How Much Do You Know About Vaccination?

By Vernon Coleman

You can find the answers to this simple quiz at the bottom of the page.

  1. When the first practical polio vaccine was made in the 1950s, monkey kidney tissue was used. It was not realised that one of the viruses commonly found in monkey kidney cells can cause cancer in humans. The American government was warned of this but the doctor who gave the warning was ignored and her laboratory was closed down. How many people, who were vaccinated in the 1950s and 1960s, are now at risk at developing cancer because of that vaccine?
  2. Between 1960 and 1981, nine reports were published assessing the risk of brain damage after the whooping cough vaccination. The reports produced figures between 1 in 6,000 and 1 in 100,000. The Government, not surprisingly chose the figure of 1 in 100,000. The Government has paid out compensation to large numbers of vaccine damaged children. In the decade after 1979, the figures show that less than 100 children were killed by whooping cough but 800 sets of parents were given compensation because children were brain damaged by the vaccine. How much compensation were parents given to begin with?

**Records shown:**

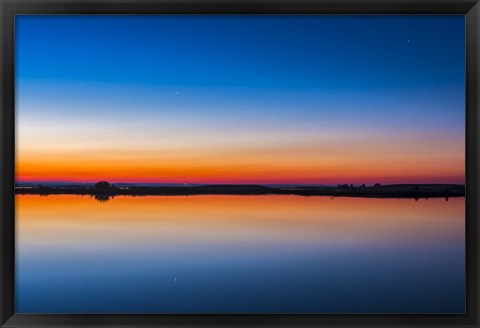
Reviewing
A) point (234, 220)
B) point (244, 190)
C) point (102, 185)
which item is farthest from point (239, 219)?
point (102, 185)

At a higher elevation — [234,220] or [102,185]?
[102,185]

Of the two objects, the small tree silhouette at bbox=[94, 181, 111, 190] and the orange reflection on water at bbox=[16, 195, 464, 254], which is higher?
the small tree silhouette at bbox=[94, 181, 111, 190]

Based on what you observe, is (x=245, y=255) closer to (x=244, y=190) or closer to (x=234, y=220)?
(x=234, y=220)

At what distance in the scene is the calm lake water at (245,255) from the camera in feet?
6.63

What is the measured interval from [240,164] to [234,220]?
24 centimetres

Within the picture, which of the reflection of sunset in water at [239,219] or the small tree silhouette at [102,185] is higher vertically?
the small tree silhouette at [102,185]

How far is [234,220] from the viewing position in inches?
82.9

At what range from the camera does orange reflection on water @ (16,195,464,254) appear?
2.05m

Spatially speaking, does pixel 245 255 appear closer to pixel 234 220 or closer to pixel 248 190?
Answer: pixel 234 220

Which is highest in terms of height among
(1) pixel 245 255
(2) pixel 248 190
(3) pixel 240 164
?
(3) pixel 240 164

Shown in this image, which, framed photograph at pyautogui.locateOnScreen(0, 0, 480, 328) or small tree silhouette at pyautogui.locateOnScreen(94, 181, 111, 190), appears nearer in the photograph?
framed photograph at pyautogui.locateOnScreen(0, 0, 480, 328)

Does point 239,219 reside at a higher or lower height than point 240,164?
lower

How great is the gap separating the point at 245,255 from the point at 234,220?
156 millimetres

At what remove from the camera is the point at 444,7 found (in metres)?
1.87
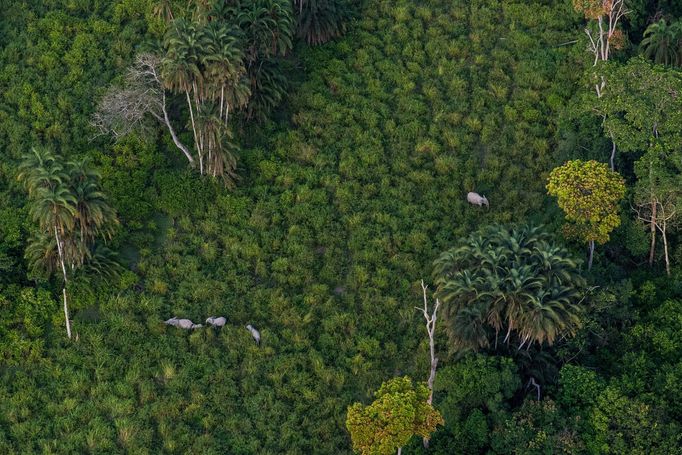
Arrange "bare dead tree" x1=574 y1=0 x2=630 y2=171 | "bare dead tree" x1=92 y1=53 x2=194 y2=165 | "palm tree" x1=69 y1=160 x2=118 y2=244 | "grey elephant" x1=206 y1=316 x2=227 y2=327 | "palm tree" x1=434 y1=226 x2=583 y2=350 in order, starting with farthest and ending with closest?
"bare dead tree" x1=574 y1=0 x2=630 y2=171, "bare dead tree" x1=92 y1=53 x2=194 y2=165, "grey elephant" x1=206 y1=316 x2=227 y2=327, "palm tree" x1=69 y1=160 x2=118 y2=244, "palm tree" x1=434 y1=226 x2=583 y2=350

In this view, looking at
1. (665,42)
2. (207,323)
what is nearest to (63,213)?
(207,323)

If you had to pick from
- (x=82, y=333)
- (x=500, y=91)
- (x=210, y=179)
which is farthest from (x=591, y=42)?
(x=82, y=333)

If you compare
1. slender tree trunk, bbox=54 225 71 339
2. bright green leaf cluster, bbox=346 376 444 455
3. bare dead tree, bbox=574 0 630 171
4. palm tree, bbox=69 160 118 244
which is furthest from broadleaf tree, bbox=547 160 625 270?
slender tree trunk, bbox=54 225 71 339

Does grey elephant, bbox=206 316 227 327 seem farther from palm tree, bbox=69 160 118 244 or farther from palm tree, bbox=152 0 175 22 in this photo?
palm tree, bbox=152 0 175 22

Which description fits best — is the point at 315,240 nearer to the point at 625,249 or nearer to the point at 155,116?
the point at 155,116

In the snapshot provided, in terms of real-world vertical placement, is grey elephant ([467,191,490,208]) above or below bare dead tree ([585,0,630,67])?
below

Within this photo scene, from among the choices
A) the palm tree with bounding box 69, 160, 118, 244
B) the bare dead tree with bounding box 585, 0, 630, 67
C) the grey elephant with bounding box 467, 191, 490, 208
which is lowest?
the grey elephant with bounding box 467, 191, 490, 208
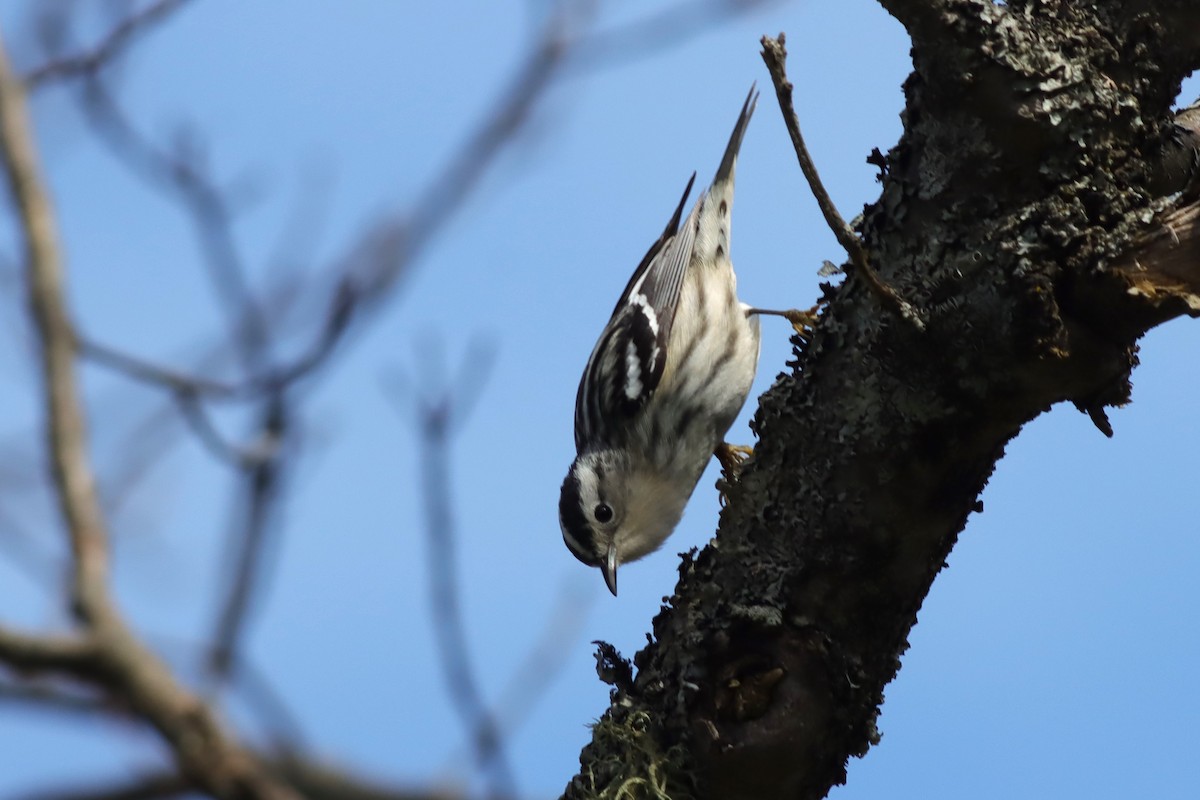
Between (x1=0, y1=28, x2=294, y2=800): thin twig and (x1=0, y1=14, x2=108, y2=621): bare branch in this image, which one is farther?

**Directions:**
**1.** Can you set down the vaccination quiz word for word, starting with "2. Between 1960" and going on through "to begin with?"?
**2.** How would the vaccination quiz go on from the point where it stops?
The rows play no part in any of this.

**Answers to the tasks:**
**1.**
2. Between 1960 and 1981, nine reports were published assessing the risk of brain damage after the whooping cough vaccination. The reports produced figures between 1 in 6,000 and 1 in 100,000. The Government, not surprisingly chose the figure of 1 in 100,000. The Government has paid out compensation to large numbers of vaccine damaged children. In the decade after 1979, the figures show that less than 100 children were killed by whooping cough but 800 sets of parents were given compensation because children were brain damaged by the vaccine. How much compensation were parents given to begin with?

**2.**
  3. What research has been done to measure the collective effect of all the vaccines which are given to children? And in particular to assess the effect on their immune systems?
  4. Why did Edward Jenner (commonly regarded as the ‘father’ of vaccination), not have his second child vaccinated against smallpox?
  5. What happened to the incidence of polio in America after the introduction of mass immunisation?

 

Answers

  1. 17 million (including me).
  2. £10,000
  3. None that I have been able to find.
  4. His first son, who had the vaccine, was mentally retarded and died at the age of 21.